The Antique Clock Shop

The three clocks will next all chime together in exactly 60 minutes. LCM(15, 20, 30) = 60. At that point, Clock A has chimed 4 times, Clock B has chimed 3 times, and Clock C has chimed 2 times since the last simultaneous chime.

When multiple periodic events need to coincide again, the answer is always the Lowest Common Multiple (LCM) of their periods. The LCM is the smallest number that is divisible by all given periods simultaneously. Step 1: Clock A chimes every 15 minutes. Clock B chimes every 20 minutes. Clock C chimes every 30 minutes.
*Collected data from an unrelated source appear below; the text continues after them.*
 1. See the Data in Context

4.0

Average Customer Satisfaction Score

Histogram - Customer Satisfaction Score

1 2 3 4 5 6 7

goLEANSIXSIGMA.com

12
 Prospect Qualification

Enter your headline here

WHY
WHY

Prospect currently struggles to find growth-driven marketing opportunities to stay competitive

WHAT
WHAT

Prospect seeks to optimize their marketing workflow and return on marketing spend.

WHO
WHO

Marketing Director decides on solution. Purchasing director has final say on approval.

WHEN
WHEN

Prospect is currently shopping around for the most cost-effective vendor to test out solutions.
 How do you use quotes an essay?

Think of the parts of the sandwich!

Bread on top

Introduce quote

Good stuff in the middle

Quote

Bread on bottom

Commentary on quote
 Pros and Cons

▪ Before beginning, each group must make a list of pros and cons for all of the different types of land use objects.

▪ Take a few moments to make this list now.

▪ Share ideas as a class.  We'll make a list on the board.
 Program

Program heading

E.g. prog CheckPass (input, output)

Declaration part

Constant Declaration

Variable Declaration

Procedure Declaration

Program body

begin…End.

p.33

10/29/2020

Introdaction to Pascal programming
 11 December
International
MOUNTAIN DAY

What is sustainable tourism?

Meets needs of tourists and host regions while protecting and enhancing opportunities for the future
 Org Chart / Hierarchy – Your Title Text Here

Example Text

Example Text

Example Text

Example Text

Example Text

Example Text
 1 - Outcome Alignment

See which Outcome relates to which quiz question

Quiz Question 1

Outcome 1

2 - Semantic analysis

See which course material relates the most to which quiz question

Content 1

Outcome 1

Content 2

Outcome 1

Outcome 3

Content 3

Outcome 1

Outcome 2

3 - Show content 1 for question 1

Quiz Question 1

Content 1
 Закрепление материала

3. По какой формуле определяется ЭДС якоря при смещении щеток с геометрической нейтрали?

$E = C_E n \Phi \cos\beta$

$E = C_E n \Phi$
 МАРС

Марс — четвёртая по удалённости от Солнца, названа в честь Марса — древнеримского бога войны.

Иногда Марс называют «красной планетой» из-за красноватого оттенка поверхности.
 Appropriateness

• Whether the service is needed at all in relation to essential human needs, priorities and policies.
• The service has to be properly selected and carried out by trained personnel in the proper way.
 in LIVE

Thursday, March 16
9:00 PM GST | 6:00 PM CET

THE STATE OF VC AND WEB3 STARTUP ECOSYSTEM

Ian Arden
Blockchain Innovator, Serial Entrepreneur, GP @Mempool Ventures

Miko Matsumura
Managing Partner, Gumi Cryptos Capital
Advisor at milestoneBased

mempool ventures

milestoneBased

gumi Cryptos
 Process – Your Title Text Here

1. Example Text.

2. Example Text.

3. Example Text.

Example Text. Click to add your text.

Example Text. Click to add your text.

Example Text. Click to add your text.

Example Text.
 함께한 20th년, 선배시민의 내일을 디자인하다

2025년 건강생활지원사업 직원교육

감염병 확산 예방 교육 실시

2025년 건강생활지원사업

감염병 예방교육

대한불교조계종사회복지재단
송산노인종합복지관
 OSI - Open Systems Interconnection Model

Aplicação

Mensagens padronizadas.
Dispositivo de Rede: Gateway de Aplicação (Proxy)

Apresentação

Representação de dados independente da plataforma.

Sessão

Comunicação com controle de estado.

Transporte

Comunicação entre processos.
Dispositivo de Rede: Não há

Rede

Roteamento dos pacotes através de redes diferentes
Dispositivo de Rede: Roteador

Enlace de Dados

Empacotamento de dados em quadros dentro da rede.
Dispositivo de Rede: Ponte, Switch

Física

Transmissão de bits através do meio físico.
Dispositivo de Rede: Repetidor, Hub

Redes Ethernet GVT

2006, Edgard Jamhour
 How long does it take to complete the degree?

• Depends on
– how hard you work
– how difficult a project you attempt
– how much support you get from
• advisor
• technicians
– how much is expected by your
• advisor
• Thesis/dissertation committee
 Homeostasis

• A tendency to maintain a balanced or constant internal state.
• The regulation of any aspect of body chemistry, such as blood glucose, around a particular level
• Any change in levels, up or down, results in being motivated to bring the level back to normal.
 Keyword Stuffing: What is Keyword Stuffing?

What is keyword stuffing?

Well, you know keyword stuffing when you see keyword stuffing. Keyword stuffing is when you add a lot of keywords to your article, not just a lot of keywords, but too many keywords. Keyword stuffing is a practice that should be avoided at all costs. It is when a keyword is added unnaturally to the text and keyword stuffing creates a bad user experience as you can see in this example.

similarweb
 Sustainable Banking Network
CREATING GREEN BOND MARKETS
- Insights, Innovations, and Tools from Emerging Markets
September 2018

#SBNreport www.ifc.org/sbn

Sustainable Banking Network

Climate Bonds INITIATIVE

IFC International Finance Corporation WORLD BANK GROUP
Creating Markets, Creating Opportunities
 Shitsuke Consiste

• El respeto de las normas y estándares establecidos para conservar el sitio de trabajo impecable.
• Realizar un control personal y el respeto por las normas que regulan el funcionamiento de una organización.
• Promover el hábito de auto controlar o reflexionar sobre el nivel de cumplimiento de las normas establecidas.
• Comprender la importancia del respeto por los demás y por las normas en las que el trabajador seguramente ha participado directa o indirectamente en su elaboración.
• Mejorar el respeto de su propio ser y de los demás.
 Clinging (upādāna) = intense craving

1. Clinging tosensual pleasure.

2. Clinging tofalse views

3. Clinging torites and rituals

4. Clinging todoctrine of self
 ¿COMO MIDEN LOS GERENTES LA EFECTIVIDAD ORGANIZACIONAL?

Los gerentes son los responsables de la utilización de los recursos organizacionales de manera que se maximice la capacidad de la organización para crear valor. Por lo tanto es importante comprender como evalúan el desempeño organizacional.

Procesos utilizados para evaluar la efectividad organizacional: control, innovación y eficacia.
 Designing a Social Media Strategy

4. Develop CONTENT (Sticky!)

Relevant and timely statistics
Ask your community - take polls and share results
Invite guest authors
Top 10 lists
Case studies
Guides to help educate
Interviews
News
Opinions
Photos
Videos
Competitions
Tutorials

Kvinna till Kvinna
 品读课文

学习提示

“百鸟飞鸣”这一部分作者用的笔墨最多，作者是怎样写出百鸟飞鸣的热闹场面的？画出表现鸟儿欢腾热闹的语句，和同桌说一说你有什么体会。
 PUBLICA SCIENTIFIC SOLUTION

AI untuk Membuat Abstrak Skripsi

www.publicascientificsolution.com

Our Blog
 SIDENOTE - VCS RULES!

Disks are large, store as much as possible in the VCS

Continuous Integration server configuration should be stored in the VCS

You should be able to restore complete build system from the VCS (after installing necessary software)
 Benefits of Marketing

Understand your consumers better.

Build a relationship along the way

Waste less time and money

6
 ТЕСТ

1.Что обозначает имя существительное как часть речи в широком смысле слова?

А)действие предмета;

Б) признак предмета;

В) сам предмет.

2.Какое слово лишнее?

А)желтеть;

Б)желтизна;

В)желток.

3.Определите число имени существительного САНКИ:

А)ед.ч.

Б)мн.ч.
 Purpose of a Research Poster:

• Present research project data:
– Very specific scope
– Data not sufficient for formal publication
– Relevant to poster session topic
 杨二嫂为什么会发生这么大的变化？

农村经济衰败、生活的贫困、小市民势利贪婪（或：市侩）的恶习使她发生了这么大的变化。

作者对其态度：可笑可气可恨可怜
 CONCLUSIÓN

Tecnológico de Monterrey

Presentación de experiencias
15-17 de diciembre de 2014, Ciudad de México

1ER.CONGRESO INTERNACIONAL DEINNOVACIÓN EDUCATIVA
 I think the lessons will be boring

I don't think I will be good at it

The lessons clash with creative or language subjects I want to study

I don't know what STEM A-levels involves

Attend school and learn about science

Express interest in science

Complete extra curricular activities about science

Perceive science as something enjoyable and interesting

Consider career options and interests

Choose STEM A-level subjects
Step 2: Prime factorise each interval: 15 = 3 x 5. 20 = 2² x 5. 30 = 2 x 3 x 5. Step 3: LCM = product of the highest power of each prime that appears in any factorisation. Step 4: Primes involved: 2, 3, 5. Highest powers: 2² (from 20), 3¹ (from 15 or 30), 5¹ (from all three). Step 5: LCM = 2² x 3 x 5 = 4 x 3 x 5 = 60. Step 6: Verify: 60/15 = 4 (Clock A chimes 4 times), 60/20 = 3 (Clock B chimes 3 times), 60/30 = 2 (Clock C chimes 2 times). All are whole numbers — all three chime at the 60-minute mark. Key Insight: LCM by prime factorisation is a universally applicable technique. The key step that people often miss is taking the HIGHEST power of each prime across all numbers, not just the primes that appear in all numbers (that would give GCD, not LCM). LCM problems appear naturally whenever periodic events need to synchronise.